The condenser of a refrigeration system steadily admits $\dot{m} = 50 g/s$ of saturated R134a with a pressure $P_1 = 650kPa$ and a quality $x_1 = 0.9$. The condenser rejects $\dot{Q} = 7kW$ of heat to the surroundings at T = $20^{o}$C so that the refrigerant comes out of the condenser at a lower quality $x_2$. Assume there is no pressure drop along the condenser $P_2 = P_1$
Identify all the sources of irreversibility.
Calculate the total rate of entropy generated by this process $\dot{S}_{gen}$.
Calculate the rate of lost work for this process, $\dot{W}_{lost}$.

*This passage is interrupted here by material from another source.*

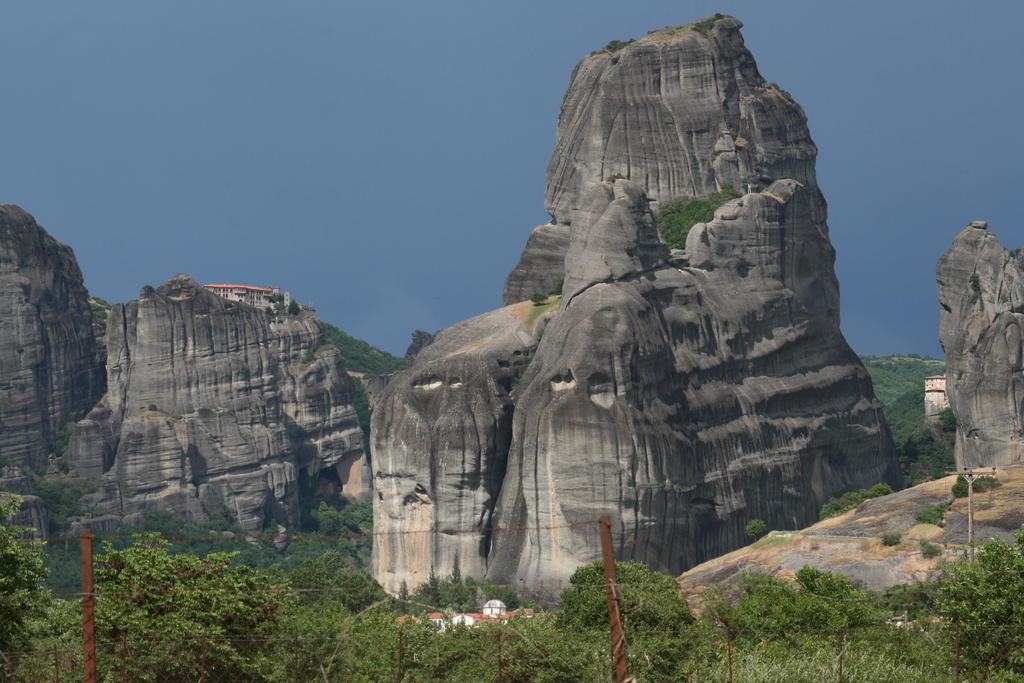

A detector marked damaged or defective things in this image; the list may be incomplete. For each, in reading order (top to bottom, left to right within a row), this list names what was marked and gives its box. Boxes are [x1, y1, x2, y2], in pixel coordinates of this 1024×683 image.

Calculate the rate of lost work $\dot{W}_{lost,HT}$ due to the entropy generation associated with irreversible heat transfer only
$$\dot{m}\cdot h_{in} = \dot{m}\cdot h_{out} + \dot{Q}_{out}$$ $$h_{out} = h_{in} - \frac{\dot{Q}_{out}}{\dot{m}}$$
Here I used the calculated value of enthalpy and the given value of P to fix the state to calculate entropy at both the inlet and the outlet. $$\dot{S}_{m,in} + \dot{S}_{gen} = \dot{S}_{m,out} + \dot{S}_{Q,out}$$ $$\dot{S}_{gen} = \dot{m}\cdot s_{m,out} + \frac{\dot{Q}_{out}}{T} - \dot{m}\cdot s_{m,in}$$ $$\dot{S}_{gen} = (0.05\frac{kg}{s})(0.8608\frac{kJ}{kg-K} - 0.39\frac{kJ}{kg-K}) + \frac{7kW}{293.15K} = 0.04742\frac{kJ}{K-s}$$ $$\dot{W}_{lost} = T\cdot \dot{S}_{gen} = 13.9kW$$ This is where I get lost. What are the other irreversible processes? I thought that the only irreversible process here was heat transfer out of the system. I know that if I change my system boundaries to enclose the entire system then the $\dot{W}_{in}$ has to be equal to $\dot{Q}_{out}$, but that doesn't seem to be what the question is asking. What am I missing/doing wrong?